The opinion of the court was delivered by: Charles P. Kocoras U.S. District Court Judge
Name of Assigned Judge Charles P. Kocoras Sitting Judge if Other or Magistrate Judge than Assigned Judge
Defendant's motion (Doc ) for stay pending appeal is denied.
O[ For further details see text below.] Docketing to mail notices.
This matter is before the Court on the motion of Defendant UChicago Argonne, LLC ("Argonne"), for a stay of the order compelling arbitration pending appeal. For the reasons set forth below, the motion is denied.
On May 11, 2010, Local 73, Service Employees International Union, AFL-CIO, ("Local 73"), filed suit seeking to compel Argonne's participation in the arbitration of a grievance arising out of a Last Chance Agreement entered by the parties.
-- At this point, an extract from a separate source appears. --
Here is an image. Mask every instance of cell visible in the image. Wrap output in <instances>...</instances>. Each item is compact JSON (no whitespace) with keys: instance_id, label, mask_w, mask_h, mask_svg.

According to the Last Chance Agreement, the parties agreed that if Argonne's employee, Gleason, committed a safety violation and was terminated by Argonne, "Gleason and the Union [would] waive any and all rights Gleason and/or the Unions may have to arbitrate such termination." By a February 11, 2011 ruling, this Court, upon cross-motions for summary judgment, entered judgment in favor of Local 73 and compelled Argonne to participate in the arbitration of the parties' dispute. On March 11, 2011, Argonne appealed our decision to the Seventh Circuit and now moves to stay enforcement of the judgment pending appeal.
In seeking a stay pending appeal, Argonne must show, among other factors, that it will face irreparable harm absent a stay and that the stay will be in the public interest. Hinrichs v. Bosma, 440 F.3d 393, 396 (7th Cir. 2006).
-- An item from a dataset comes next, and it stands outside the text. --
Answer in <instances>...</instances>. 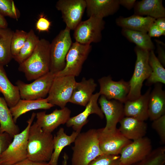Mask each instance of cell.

After reviewing these factors, we conclude that a stay is not appropriate in the present case for two primary reasons. First, Argonne argues that, absent a stay, it will suffer irreparable harm because it will be required to participate in a costly arbitration proceeding that it believes it has not bargained for. However, participating in arbitration does not constitute irreparable harm. "The only harm that an order to arbitrate does is to make the party against whom the order is issued litigate a dispute in a forum not of his choosing." Graphic Commc'ns Union v. Chicago Tribune Co., 779 F.2d 13, 15 (7th Cir. 1985). Second, Argonne contends that it is in the public interest to create a favorable environment that would encourage employers to enter into last chance agreements. However, courts have repeatedly recognized the paramount importance of speedy and effective resolution of labor disputes through arbitration. Id; Atchley v. Heritage Cable Vision Assoc., 101 F.3d 495, 501 (7th Cir. 1996). In the present case, we believe that the public interest will be better served if we allow the arbitration to proceed. Based on the foregoing analysis, we conclude that a motion a stay is not warranted under the present circumstances and deny Argonne's motion to stay.